Milipol: Israël s'invite au plus grand rendez-vous mondial de sécurité en France

Sous haute tension en raison de la présence annoncée d'entreprises israéliennes, Milipol, le salon international de la sécurité intérieure s'ouvre mardi à Villepinte, près de Paris, dans un contexte de montée des menaces hybrides et d'explosion des dépenses.

Trente-neuf entreprises israéliennes feront partie de 1.200 exposants de la 24e édition de ce salon biennal, "le plus grand au monde" dédié au sujet et organisé par le ministère de l'Intérieur, qui accueillera ministres et professionnels de la sécurité et de la sûreté venus d'une centaine de pays.

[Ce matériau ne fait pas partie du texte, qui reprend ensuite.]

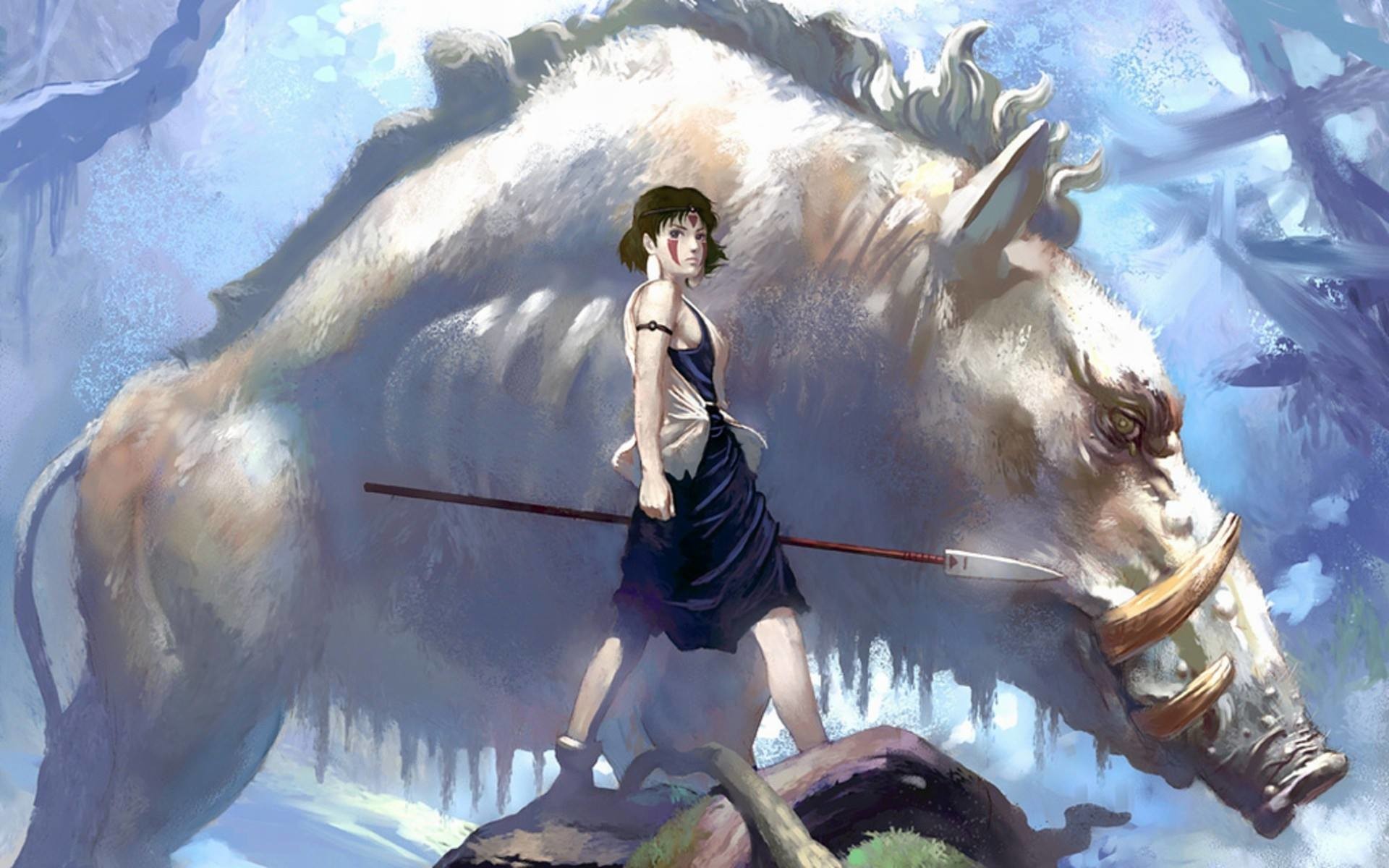 1920x1200 A Princess Mononoke Redesign I Could Get Behind | Workshop, Search .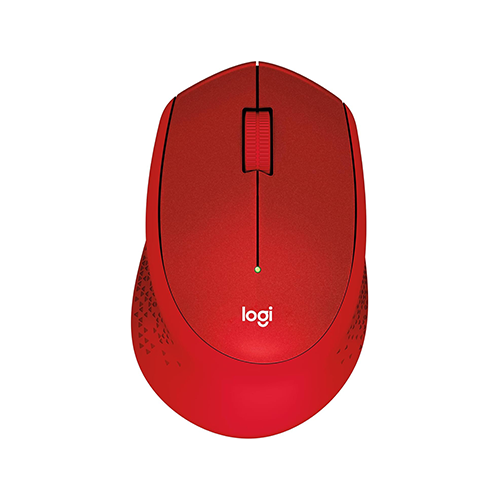 უკაბელო მაუსი - Logitech M330 Silent Red WL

Malgré les controverses récurrentes depuis 2024 autour de la participation israélienne aux salons de défense en France, le président Emmanuel Macron a autorisé "l'ensemble des entreprises israéliennes qui le souhaitent" à exposer à Milipol, a indiqué jeudi l'Elysée, justifiant cette décision par l'entrée en vigueur d'un cessez-le-feu entre Israël et le Hamas le 10 octobre et la volonté de "contribuer à un dialogue constructif" dans la région.

Cette décision du président Macron "confirme sa volonté d'inscrire la France dans une complicité du génocide à Gaza et des crimes contre l'humanité dont est responsable le gouvernement israélien dans les territoires occupés", a estimé lundi dans un communiqué l'association des droits humains Aser (Action sécurité éthique républicaines) spécialisée dans le domaine du contrôle des transferts d'armes.

Pour Aymeric Elluin, chargé de plaidoyer armes et conflits d'Amnesty International, c'est une entreprise israélienne de reconnaissance faciale, Corsight, présente au Milipol, qui pose problème.

"Nous avons alerté les autorités françaises en leur signalant que cette entreprise n'avait rien à faire sur le salon (...) Elle avait équipé les forces israéliennes qui sont intervenues en représailles à Gaza" après l'attaque du 7 octobre 2023 du Hamas en Israël, qui a déclenché la guerre à Gaza, a-t-il déclaré à l'AFP.

Quelques jours avant l'annonce de l'Elysée, la presse israélienne avait affirmé que huit entreprises israéliennes n'auraient pas le droit d'exposer au salon.

En plein salon du Bourget en juin, l'accès de stands israéliens avait été condamné avec des murs et des bâches noires, provoquant la colère de Tel-Aviv.

Les Israéliens avaient également été empêchés d'exposer en France au salon Eurosatory consacré à la défense terrestre au printemps 2024, et autorisés in extremis par la justice à participer au salon Euronaval à l'automne.

"L'Etat a autorisé la présence de 39 entreprises israéliennes, j'applique cette décision", a déclaré le préfet Yann Jounot, organisateur de Milipol, interrogé par l'AFP.

- Menaces "hybrides" -

Dans un climat géopolitique tendu, le marché de la sécurité se porte particulièrement bien.

"Compte tenu de l'état du monde et du développement des menaces hybrides, se protéger devient de plus en plus nécessaire, ce qui explique le dynamisme du marché de la sécurité", selon Yann Jounot.

Contrairement à la défense, où seuls les Etats achètent les technologies, le marché de la sécurité compte bien plus de clients, notamment les collectivités, des entreprises privées et publiques, souligne le préfet.

"C'est un marché très ouvert et extrêmement compétitif", souligne-t-il.

Le caractère désormais entièrement numérisé des systèmes de sécurité - flux vidéo, réseaux d'alerte, radios cryptées, bases de données - augmente leur vulnérabilité.

Dans ce contexte, la cybersécurité devient incontournable.

Des plateformes pour lutter contre la désinformation avec la détection de discours malveillants à l'aide de l'IA seront présentées au salon, aux côtés de solutions innovantes de lutte antidrones et d'équipements de protection dernier cri.

Les dépenses mondiales de sécurité ont atteint 739 milliards d'euros en 2024, en hausse de 5,3% sur un an, un rythme presque deux fois supérieur à la croissance du PIB mondial (3,2%, selon le Fonds monétaire international).

"Depuis quatre ans, la filière de la sécurité est dans un cycle de croissance inédit", analyse Patrick Haas, directeur des publications En toute sécurité. Selon lui, "il faut remonter au lendemain des attentats de 2001 pour retrouver une telle période de dynamisme continu".

La filière française suit la tendance: le marché de sécurité a progressé de 6,4% dans l'Hexagone en 2024, pour atteindre 38,1 milliards d'euros, porté à la fois par la demande intérieure et l'exportation - notamment vers l'Ukraine.